Primordial Nucleosynthesis with CMB Inputs: Probing the Early Universe and Light Element Astrophysics

Cosmic microwave background (CMB) determinations of the baryon-to-photon ratio $\eta \propto \Omega_{\rm baryon} h^2$ will remove the last free parameter from (standard) big bang nucleosynthesis (BBN) calculations. This will make BBN a much sharper probe of early universe physics, for example, greatly refining the BBN measurement of the effective number of light neutrino species, $N_{\nu,eff}$. We show how the CMB can improve this limit, given current light element data.

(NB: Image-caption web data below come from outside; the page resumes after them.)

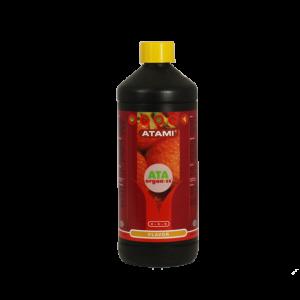 Ata Organics Flavor - 1 liter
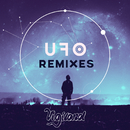 UFO (Remixes)/Vigiland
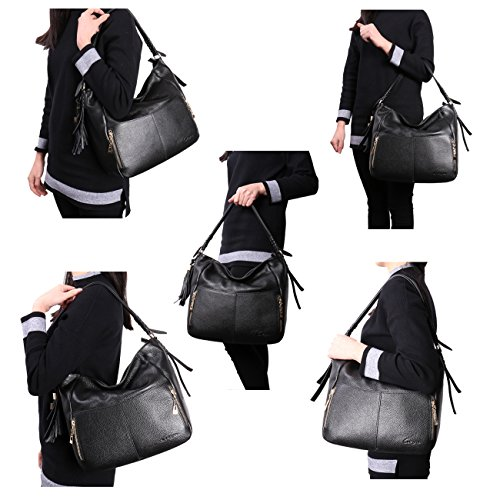 Geya Women's Fashion Genuine Leather Handbag Shoulder Handbag with Imported Soft Hot Leather (Black) by Geya (Image #4)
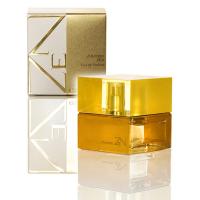 Shiseido Zen Парфюмированная вода 100 ml New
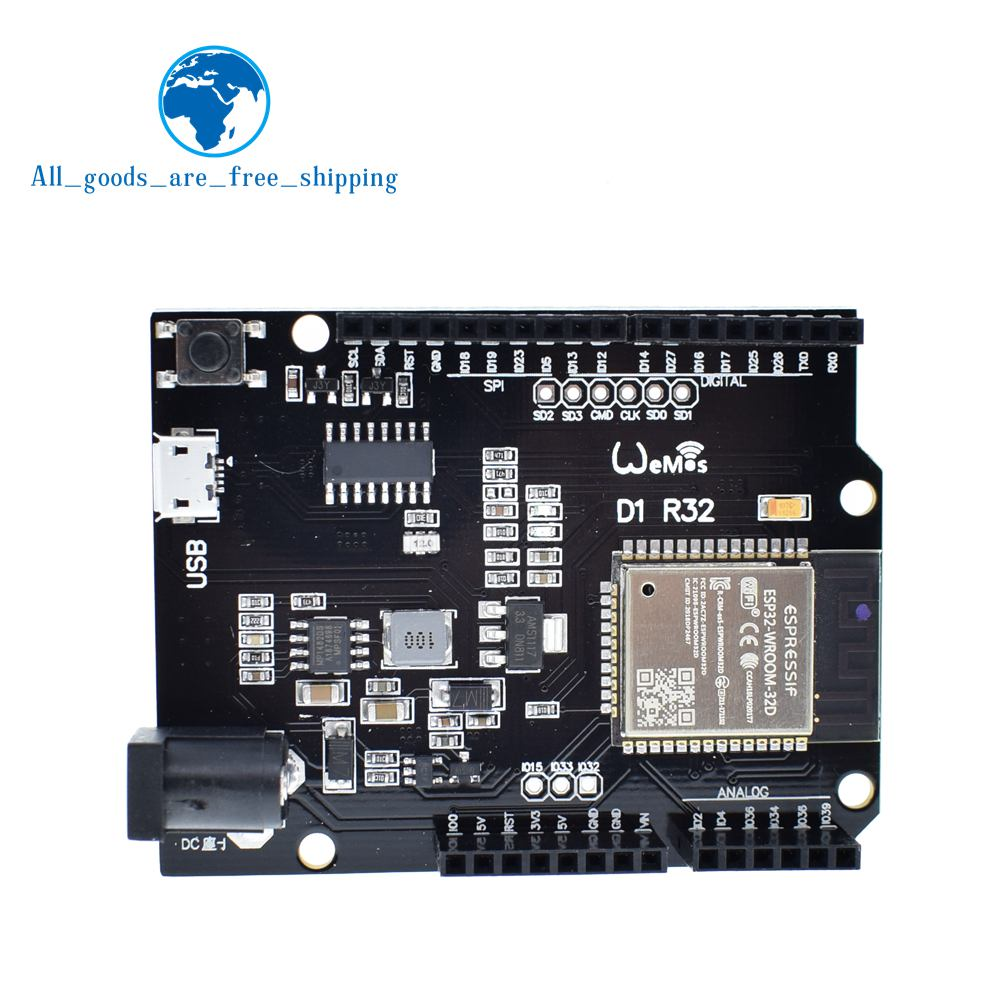 US $4 69 9% OFF|TZT For Wemos D1 ESP32 ESP 32 WiFi Bluetooth 4MB Flash UNO  D1 R32 Board Module CH340 CH340G Development Board For Arduino-in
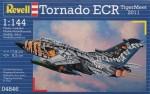 1-144-Panavia-Tornado-ECR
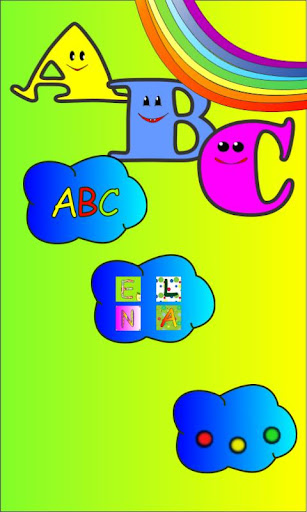 ABC - Learn All Alphabet Free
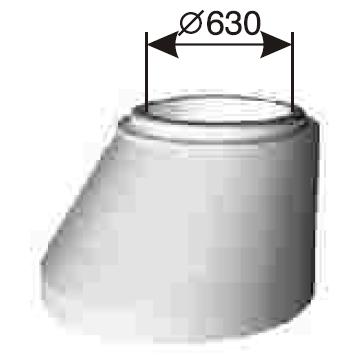 KCK 10-7 (1000X615 (H-700))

Moreover, it will become possible to constrain $N_{\nu,eff}$ independent of \he4, by using other elements, notably deuterium; this will allow for sharper limits and tests of systematics. For example, a 3% measurement of $\eta$, together with a 10% (3%) measurement of primordial D/H, can measure $N_{\nu,eff}$ to a 95% confidence level of $\sigma_{95%}(N_\nu) = 1.8$ (1.0) if $\eta \sim 6.0\times 10^{-10}$. If instead, one adopts the standard model value $N_{\nu,eff}=3$, then one can use $\eta$ (and its uncertainty) from the CMB to make accurate predictions for the primordial abundances. These determinations can in turn become key inputs in the nucleosynthesis history (chemical evolution) of galaxies thereby placing constraints on such models.